O sexto discute–se assim. – Parece que todas as coisas são governadas imediatamente por Deus.
1. – Pois, Gregório Nisseno ataca a opinião de Platão, que admitia três sortes de providência: a primeira, a do primeiro Deus que provê aos corpos celestes e a todos os seres do universo; a segunda, a dos deuses secundários, que percorrem o céu e provêm às coisas sujeitas à geração e à corrupção: e a terceira, enfim, a de certos demônios, guardas na terra, das ações humanas. Logo, resulta que todas as coisas são governadas imediatamente por Deus.
2. Demais. – Sendo possível, melhor é fazer–se uma cousa por um só que por muitos, como diz Aristóteles. Ora, Deus pode, por si mesmo, sem causas intermediárias, governar todas as causas. Logo, conclui–se que as governa a todas imediatamente.
3. Demais. – Em Deus nada há de deficiente e imperfeito. Ora, é um defeito do governador governar mediante outros; assim um rei terreno, não podendo fazer tudo, nem estar presente em todas as partes do reino, necessita ter, ministros, para o seu governo. Logo, Deus governa todas as coisas imediatamente.
Mas, em contrário, diz Agostinho: Assim como os corpos mais crassos e inferiores são regidos, numa certa ordem, pelos mais subtis e potentes, assim, todos os corpos, pelo espírito racional da vida; e o espírito desertado da vida racional e pecador, pelo espírito da vida racional pio e justo; e esse, pelo próprio Deus.

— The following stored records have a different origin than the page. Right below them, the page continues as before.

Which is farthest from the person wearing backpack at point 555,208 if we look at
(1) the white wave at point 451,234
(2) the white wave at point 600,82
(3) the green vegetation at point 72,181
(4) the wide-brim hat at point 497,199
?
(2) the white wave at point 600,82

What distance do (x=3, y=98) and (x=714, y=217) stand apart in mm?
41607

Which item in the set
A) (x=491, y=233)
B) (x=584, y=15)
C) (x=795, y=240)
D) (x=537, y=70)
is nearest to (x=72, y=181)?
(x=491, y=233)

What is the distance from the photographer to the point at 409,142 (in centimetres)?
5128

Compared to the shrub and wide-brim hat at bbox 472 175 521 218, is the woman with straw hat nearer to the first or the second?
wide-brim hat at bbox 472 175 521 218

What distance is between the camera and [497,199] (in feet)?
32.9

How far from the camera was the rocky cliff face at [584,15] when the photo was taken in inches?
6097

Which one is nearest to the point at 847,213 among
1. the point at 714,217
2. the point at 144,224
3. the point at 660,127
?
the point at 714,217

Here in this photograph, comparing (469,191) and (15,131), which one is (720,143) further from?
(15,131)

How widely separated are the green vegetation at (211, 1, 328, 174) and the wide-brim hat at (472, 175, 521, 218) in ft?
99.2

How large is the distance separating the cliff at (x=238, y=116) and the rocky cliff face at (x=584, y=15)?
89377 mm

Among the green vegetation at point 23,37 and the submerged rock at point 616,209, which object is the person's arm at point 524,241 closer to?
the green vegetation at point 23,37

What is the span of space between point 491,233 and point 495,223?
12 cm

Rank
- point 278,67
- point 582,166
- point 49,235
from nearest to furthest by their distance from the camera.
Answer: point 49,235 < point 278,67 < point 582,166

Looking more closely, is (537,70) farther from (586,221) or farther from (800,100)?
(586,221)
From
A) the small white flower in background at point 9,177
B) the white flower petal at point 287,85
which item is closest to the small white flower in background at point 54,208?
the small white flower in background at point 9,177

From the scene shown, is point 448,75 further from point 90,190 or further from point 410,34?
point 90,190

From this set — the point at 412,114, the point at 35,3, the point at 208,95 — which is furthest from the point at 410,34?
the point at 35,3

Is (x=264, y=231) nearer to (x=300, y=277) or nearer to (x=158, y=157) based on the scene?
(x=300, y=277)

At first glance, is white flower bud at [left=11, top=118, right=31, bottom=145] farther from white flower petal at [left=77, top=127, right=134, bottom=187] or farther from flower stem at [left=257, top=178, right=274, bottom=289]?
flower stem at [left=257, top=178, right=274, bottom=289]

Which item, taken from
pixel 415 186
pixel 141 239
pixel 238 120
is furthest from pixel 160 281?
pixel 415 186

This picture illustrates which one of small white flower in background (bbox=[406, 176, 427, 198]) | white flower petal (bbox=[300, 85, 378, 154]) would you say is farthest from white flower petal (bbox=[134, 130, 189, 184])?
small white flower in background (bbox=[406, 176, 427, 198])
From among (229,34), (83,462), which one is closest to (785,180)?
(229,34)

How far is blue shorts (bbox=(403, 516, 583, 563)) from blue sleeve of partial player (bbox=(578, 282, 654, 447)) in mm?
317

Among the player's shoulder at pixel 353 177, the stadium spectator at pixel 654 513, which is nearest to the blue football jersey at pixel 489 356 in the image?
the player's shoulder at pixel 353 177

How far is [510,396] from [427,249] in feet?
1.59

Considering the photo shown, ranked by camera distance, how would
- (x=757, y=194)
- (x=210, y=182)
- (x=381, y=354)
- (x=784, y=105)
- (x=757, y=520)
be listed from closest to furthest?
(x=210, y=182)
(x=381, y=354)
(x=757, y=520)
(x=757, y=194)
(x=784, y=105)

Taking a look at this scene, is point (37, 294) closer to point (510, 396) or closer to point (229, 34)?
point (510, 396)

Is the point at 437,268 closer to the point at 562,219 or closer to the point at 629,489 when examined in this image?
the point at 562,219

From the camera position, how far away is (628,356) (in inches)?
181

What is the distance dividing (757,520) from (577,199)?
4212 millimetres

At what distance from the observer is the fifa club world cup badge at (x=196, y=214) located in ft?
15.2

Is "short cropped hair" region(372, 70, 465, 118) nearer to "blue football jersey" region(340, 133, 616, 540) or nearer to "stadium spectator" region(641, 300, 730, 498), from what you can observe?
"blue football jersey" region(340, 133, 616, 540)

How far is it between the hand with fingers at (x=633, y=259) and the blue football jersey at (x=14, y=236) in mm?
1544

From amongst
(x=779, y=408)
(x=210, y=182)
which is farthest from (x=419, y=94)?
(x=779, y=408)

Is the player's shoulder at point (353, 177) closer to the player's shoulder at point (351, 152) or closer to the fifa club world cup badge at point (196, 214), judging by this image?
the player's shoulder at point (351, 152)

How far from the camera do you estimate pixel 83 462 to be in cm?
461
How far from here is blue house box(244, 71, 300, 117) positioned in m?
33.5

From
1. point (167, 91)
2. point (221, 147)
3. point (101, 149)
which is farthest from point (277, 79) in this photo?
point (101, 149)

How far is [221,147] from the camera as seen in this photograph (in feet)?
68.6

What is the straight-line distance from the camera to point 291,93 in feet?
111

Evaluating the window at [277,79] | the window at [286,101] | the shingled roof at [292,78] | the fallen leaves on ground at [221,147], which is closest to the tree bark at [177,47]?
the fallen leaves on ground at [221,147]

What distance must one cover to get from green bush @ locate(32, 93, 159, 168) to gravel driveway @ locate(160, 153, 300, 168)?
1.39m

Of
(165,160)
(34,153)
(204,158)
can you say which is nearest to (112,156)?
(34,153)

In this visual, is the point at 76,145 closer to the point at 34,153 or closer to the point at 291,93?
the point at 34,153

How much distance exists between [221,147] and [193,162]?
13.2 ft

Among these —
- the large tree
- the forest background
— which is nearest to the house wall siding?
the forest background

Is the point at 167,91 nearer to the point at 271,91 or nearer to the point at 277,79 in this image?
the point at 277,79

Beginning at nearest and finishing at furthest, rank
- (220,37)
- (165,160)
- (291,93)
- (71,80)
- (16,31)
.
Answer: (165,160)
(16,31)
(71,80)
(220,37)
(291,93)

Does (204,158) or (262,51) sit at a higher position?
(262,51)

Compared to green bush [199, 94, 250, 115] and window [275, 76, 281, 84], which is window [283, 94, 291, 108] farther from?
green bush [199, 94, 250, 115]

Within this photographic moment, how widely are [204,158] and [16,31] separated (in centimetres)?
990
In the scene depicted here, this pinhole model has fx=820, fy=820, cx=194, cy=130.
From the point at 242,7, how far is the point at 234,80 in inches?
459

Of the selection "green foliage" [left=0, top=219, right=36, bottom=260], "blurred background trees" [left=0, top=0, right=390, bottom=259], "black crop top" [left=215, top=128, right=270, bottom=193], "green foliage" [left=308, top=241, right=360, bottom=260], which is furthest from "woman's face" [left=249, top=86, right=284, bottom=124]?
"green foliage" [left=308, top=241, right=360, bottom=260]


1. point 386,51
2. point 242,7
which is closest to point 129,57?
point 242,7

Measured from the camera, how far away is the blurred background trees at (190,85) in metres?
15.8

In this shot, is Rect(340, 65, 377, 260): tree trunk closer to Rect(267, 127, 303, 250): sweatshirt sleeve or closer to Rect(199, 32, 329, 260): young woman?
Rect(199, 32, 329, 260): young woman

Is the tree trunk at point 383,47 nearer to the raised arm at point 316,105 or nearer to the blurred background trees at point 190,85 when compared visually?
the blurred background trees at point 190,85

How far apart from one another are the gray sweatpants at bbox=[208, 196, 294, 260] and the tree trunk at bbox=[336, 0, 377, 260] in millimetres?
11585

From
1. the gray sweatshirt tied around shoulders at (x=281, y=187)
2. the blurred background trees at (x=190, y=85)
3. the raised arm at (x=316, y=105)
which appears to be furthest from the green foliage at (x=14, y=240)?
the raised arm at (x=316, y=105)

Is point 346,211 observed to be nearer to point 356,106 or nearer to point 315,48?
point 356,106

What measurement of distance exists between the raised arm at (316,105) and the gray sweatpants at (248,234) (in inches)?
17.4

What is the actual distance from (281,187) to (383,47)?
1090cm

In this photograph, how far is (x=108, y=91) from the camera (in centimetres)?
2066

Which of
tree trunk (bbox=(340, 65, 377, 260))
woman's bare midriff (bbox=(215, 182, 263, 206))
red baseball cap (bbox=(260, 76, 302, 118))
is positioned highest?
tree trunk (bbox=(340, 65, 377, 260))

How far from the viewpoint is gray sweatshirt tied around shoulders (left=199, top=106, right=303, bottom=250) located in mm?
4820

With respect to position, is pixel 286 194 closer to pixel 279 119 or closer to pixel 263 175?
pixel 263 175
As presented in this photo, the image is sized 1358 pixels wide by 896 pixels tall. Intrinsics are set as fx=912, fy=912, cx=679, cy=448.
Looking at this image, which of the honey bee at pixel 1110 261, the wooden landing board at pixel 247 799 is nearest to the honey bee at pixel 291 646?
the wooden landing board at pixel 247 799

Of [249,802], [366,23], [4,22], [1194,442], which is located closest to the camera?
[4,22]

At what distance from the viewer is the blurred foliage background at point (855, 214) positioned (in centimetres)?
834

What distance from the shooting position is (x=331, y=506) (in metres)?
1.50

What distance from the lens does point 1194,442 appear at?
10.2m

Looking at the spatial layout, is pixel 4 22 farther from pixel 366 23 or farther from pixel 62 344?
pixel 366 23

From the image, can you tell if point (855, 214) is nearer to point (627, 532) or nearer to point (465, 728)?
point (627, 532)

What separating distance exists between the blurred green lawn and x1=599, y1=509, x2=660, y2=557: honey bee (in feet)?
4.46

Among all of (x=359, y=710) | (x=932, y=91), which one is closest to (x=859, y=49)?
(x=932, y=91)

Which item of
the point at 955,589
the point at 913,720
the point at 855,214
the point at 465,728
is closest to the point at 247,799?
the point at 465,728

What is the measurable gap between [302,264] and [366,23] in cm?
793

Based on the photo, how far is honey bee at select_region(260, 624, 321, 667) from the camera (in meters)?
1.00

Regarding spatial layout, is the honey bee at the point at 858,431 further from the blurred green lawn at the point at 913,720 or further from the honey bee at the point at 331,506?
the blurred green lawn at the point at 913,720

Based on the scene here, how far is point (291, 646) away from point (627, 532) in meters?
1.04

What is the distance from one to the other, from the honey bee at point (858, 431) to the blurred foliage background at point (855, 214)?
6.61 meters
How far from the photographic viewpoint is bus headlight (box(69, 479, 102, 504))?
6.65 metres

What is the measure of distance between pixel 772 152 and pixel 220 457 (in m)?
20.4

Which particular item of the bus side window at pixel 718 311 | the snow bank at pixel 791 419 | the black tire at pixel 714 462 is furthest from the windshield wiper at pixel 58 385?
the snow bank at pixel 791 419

SOLUÇÃO. – Dois elementos se devem considerar, no governo: o plano do governo, que é a providência mesma, e a execução. Quanto àquela, Deus governa imediatamente todas as coisas; quanto à esta, governa certos seres mediante outros. – E a razão é que, sendo Deus a essência mesma da bondade, deve–se–lhe atribuir tudo o que for ótimo. Ora, é ótimo em qualquer gênero, noção ou conhecimento prático – e tal é o governo por essência que sejam conhecidas as particularidades, em que consistem os atos. Assim, é ótimo o médico que não só conhece as coisas em universal, mas também pode conhecer as menores particularidades; e o mesmo se dá em outras condições. Por onde, deve–se dizer que Deus governa, essencialmente, todas as coisas, ainda nas mínimas particularidades. Mas como as coisas governadas devem pelo governo ser levadas à perfeição, tanto melhor será ele, quanto maior for a perfeição comunicada pelo governador às coisas governadas. Ora, maior perfeição é que um ser, além de ser bom em si mesmo, seja também para os outro; causa de bondade, do que ser somente bom em si mesmo. E portanto, Deus governa as coisas de modo a fazer de umas as causas das outras, quanto ao governo; como se um mestre não só comunicasse a ciência aos seus discípulos, mas ainda os fizesse mestres de outros.
DONDE A RESPOSTA À PRIMEIRA OBJEÇÃO. – A opinião de Platão é atacada porque, mesmo quanto à essência do governo, admitia que Deus não governa imediatamente todas as coisas; o que bem se vê por ter tripartido a providência, que é da essência do governo.
RESPOSTA À SEGUNDA. – Se Deus governasse só, seriam as coisas privadas da perfeição causal. Por onde não seria melhor fazer–se por um só o que é feito por muitos.
RESPOSTA À TERCEIRA. – Não só por imperfeição é que um rei terreno tem executores do seu governo, mas ainda por dignidade; pois, pela ordem dos ministros o poder real se torna mais excelente.